Ethiopia has recorded annual average GDP growth of about ten percent in the last decade, driven by public investments in agriculture and infrastructure. The poverty rate has fallen from 44 percent in 2000 to 23.5 percent in 2015/16. In 2016/17 GDP growth is estimated at 9 percent, as agriculture rebounded from severe drought conditions in 2015/16. Industrial activity expanded, with continued investments in infrastructure and manufacturing. The current account deficit declined in 2016/17 to 8.2 percent of GDP from 9.1 percent the previous year, reflecting lower drought-related imports and lower public sector capital goods imports. However, export revenues were largely unchanged despite significant volume growth, as global agricultural commodity prices remained low.
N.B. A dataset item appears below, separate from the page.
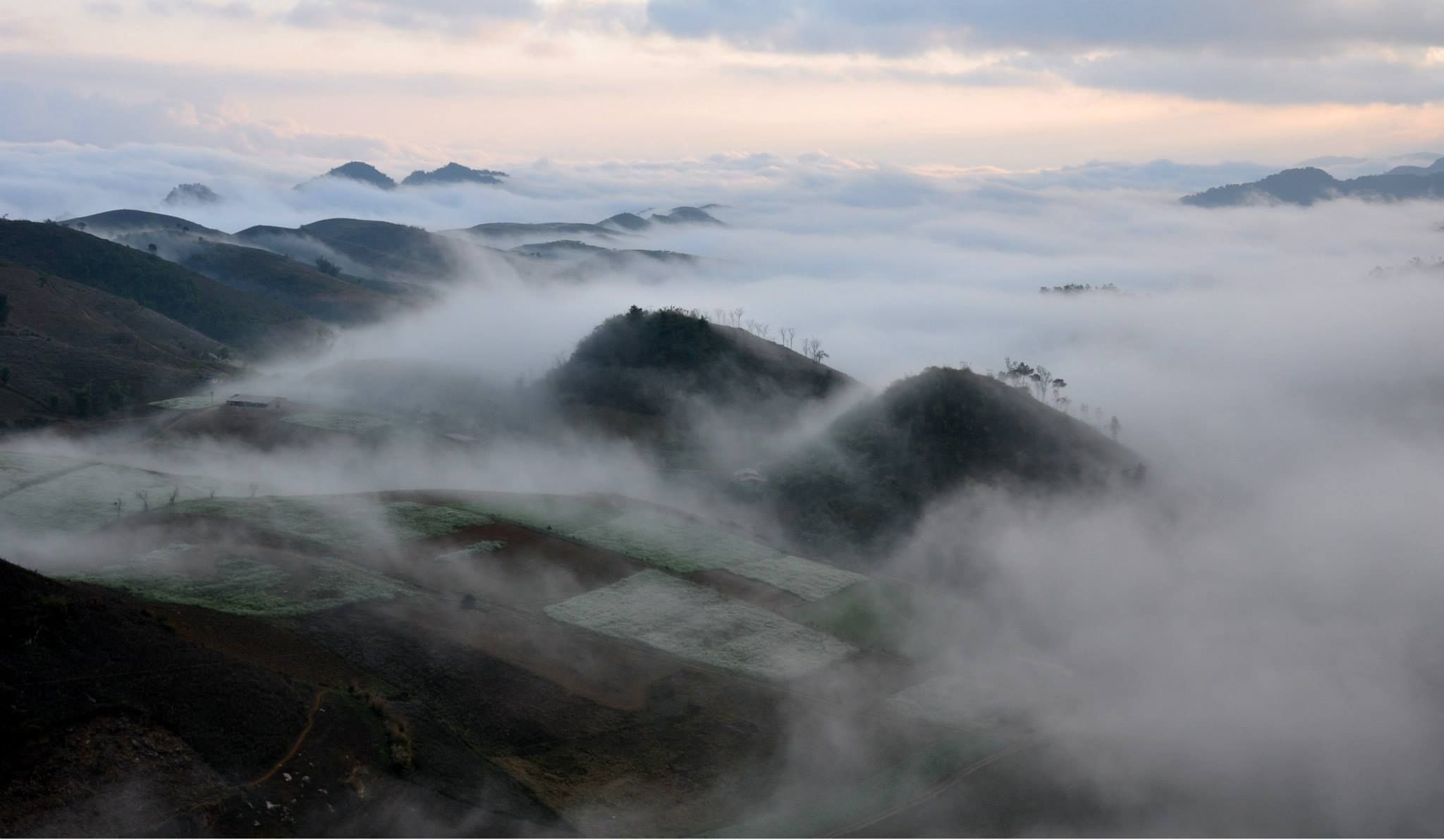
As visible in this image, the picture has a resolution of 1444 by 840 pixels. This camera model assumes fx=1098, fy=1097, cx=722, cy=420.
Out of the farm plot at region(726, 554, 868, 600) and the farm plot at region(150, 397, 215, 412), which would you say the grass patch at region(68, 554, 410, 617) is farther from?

Foreign direct investment (FDI) growth, was 27.6 percent due to investments in the new industrial parks and privatization inflows. International reserves at end-2016/17 stood at US$3.2 billion (1.8 months of prospective imports cover).
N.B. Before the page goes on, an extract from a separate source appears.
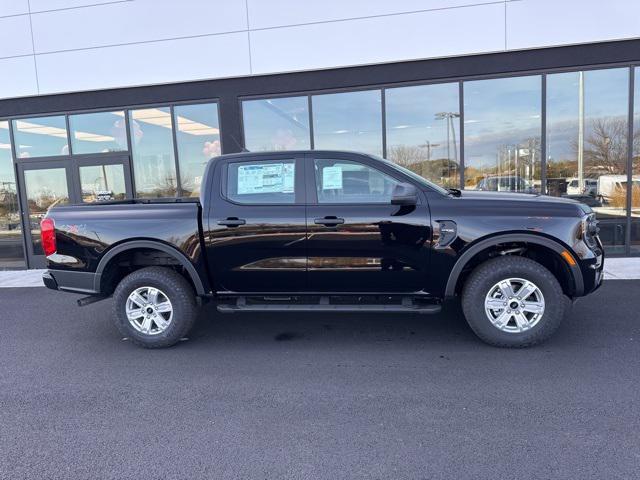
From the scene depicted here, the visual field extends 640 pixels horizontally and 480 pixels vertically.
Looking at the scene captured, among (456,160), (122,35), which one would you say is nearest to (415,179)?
(456,160)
In October 2017, the National Bank of Ethiopia (NBE) devalued the birr by 15 percent relative to the U.S. dollar, thereby reducing overvaluation and enhancing competitiveness. Simultaneously, the NBE increased interest rates and adopted a restrictive stance to minimize adverse effects on inflation—which was 13.6 percent in November 2017. Since October 2016, the Ministry of Finance and Economic Cooperation (MOFEC) implemented further cuts in external borrowing by the government and public enterprises (SOEs), and reduced outstanding non-concessional commercial debt. The general government deficit outturn in 2016/17 was 3.4 percent of GDP (including privatization) and the 2017/18 budget speech announced additional consolidation policies, with the budget deficit projected at 2.5 percent of GDP, according to IMF.
Growth is expected to stay high in 2017/18, at 8.5 percent, supported by continued recovery from droughts and export expansion as new manufacturing facilities and infrastructure come online—offsetting the potentially dampening impact of restrictive macroeconomic policies. Over the medium term, growth is expected to remain around 8 percent, supported by sustained expansion in exports and investment. The authorities’ policies envisaged under the second Growth and Transformation Plan (GTP II) are expected to underpin domestic private sector development and FDI. The GTP II also envisages allocating significant resources to poverty alleviation and the social safety net, while efforts to strengthen financial inclusion are underway.
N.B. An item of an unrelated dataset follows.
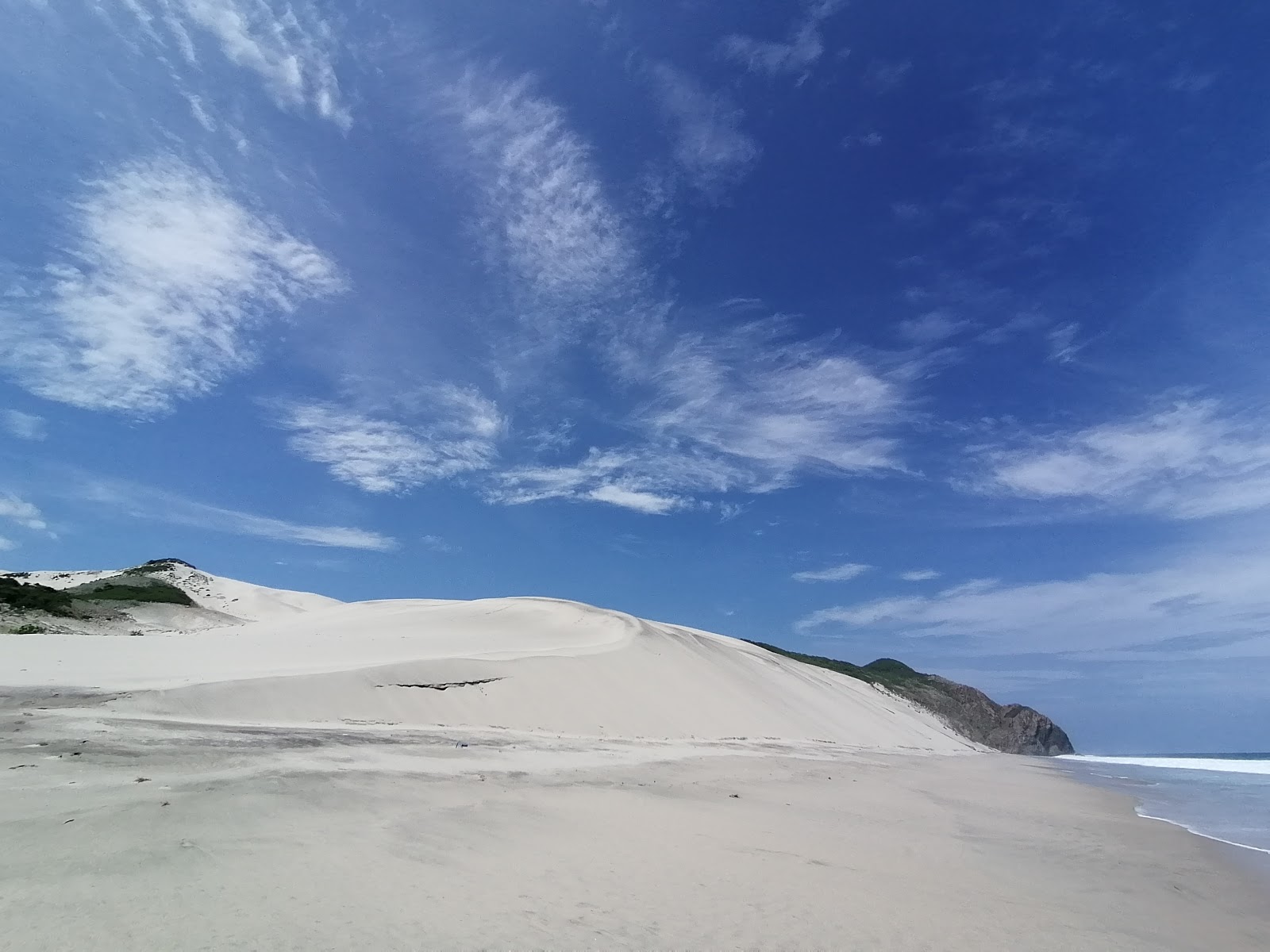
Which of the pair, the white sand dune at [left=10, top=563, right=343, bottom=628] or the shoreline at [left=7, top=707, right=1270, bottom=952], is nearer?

Executive Board Assessment
Executive Directors agreed with the thrust of the staff appraisal. They commended Ethiopia’s impressive record of human development improvements and output growth over the last decade, and the effective policy response to the recent drought. They noted that the preconditions for an export expansion and transition to private sector-led growth—including investments in trade-enhancing infrastructure—are in place, and private direct investment is growing strongly. However, they underlined that external imbalances and inadequate reserve buffers remain a key risk, and urged the authorities to maintain determined policy actions to control external borrowing.
Directors stressed the need to continue determined implementation of policies to reduce external imbalances. They commended the restrictive public sector borrowing policy to contain external debt and imports while protecting pro-poor spending, the devaluation of the currency to regain competitiveness, and the tight monetary policy to rein in inflation. They agreed that these policies should address most of the birr’s prior overvaluation, while ongoing reforms to strengthen the business environment will help preserve competitiveness gains. Directors welcomed the authorities’ readiness to tighten policies further if inflationary pressures do not abate in coming months. They noted that a more flexible exchange rate would help preserve competitiveness and foster export diversification, and recommended eliminating exchange restrictions.
Directors supported the authorities’ goal to strengthen domestic revenue mobilization and urged them to accelerate ongoing tax administration reforms. They welcomed plans to improve the management and oversight of public enterprises, including undertaking audits for some large state-owned enterprises (SOEs). Public-private partnerships (PPPs), long-term concessions, and privatization of SOEs could offer opportunities to fund critical infrastructure. Directors welcomed the progress in strengthening the legal framework for PPPs and urged the authorities to ensure that their use strikes the appropriate balance between boosting private sector participation and minimizing fiscal risks. Continued efforts to improve the business climate, promote financial inclusion, and improve governance will also be important.
Directors welcomed plans to develop a broader range of indirect monetary policy instruments and promote an active inter-bank market, which would deepen financial markets and improve savings allocation. They encouraged the authorities to continue to monitor the NPLs of the national development bank and to shift its current funding mechanism to a less distortive system. Directors also urged implementation of the action plan to further strengthen the AML/CFT framework.
Directors welcomed ongoing efforts to strengthen the compilation and dissemination of economic statistics. They urged the authorities to adopt international standards for budgetary, monetary, and financial statistics and decisively address remaining data weaknesses in national accounts and public sector financial reporting.